**Text provided**.

Likelihood of superiority

Discussion of chess software programming and technical issues.

Moderators: hgm, Harvey Williamson, bob

Forum rules
This textbox is used to restore diagrams posted with the [d] tag before the upgrade.
Uri Blass
Posts: 8551
Joined: Wed Mar 08, 2006 11:37 pm
Location: Tel-Aviv Israel

Re: Likelihood of superiority

bob wrote:
Uri Blass wrote:
bob wrote:
Uri Blass wrote: The probabilty is dependent on the change that you make
so you cannot give a general answer to it(different changes mean different apriory knowledge).

Here are 2 examples.

1)Suppose that you do some change in the order of moves and find based on test suite of 1000 positions that the program is 5% faster in getting depth 12.

I think that you can be almost sure that the change is an improvement even without games.
Classic mistake. Just change null-move R=5 and you will get that result (faster time to depth 12). Or change your reduction factor to 3 or 4 or 5. Ditto. Is the program actually stronger? almost certainly not. Is it faster to depth 12? significantly faster.
I talked about change that is only in order of moves
R=5 in null move is a different type of change.

I did not claim that getting depth 12 faster is always better but if you get depth 12 faster only by changing the order of moves(no change in extensions or reductions) then you probably have an improvement.

Uri
Doesn't matter. Change ordering so that you search checks first. That will help most tactical positions go by faster. But the program will play worse overall. The rule is that changing ordering can change the time, but not the score, with normal alpha/beta. Of course with today's programs the scores can change a bit too. But faster needs to be faster in game positions. Using non-game test positions will most likely distort the result, and in the wrong direction.
The test positions clearly can come from games
I did not think about tactical suite.

If the target is only to get depth 12 and not to find a specific move then it does not make sense to use tactical test suite.

**What to do**.
**1.** Using the thread above, decide whether each statement agrees with it. Answer yes or no for each, and quote the words that settle it.
(a) hgm is listed as one of the moderators.
(b) Uri Blass gives his location as London.
(c) bob says that, with normal alpha/beta, changing move ordering can change the time but not the score.
**2.** Rewrite the stretch of the thread from "1)Suppose that you" through "even without games.", swapping "1000 positions" for "500 positions".

A block of data
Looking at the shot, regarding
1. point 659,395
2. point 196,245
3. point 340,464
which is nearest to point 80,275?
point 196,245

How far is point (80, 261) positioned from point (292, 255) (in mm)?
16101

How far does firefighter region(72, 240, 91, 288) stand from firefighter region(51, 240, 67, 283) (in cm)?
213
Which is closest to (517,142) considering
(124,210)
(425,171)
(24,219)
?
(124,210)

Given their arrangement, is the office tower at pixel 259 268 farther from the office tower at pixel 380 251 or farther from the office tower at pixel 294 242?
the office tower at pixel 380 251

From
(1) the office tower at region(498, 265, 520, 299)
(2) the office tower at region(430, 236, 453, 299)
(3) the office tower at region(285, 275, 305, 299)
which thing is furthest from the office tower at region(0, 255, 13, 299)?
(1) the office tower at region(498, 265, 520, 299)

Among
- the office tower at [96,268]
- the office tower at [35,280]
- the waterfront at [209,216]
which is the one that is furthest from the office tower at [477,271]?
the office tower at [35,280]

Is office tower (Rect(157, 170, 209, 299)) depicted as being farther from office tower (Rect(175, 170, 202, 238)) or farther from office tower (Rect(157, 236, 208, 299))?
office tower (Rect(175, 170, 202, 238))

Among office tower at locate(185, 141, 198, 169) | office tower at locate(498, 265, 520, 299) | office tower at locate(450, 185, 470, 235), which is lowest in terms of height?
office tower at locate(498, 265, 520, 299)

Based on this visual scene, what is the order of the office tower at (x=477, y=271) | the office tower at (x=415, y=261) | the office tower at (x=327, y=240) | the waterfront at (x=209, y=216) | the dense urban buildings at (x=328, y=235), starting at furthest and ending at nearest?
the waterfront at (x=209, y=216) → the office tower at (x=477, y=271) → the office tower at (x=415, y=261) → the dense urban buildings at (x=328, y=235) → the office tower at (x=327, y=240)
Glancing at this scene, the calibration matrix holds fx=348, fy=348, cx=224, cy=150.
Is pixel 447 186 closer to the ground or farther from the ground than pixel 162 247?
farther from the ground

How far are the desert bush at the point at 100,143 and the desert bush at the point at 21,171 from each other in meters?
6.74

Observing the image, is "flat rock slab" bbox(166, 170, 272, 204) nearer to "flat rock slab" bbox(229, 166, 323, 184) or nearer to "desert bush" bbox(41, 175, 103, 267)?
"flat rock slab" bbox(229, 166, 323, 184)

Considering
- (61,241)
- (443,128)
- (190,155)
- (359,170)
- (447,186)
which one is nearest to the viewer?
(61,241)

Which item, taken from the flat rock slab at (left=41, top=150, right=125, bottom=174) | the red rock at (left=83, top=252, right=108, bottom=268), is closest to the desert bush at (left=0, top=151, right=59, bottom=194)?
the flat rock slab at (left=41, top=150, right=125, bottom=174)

**Results of the tasks**.
**1.**
(a) Yes: "Moderators: hgm, Harvey Williamson, bob"
(b) No: "Location: Tel-Aviv Israel"
(c) Yes: "The rule is that changing ordering can change the time, but not the score, with normal alpha/beta."

**2.**
1)Suppose that you do some change in the order of moves and find based on test suite of 500 positions that the program is 5% faster in getting depth 12.

I think that you can be almost sure that the change is an improvement even without games.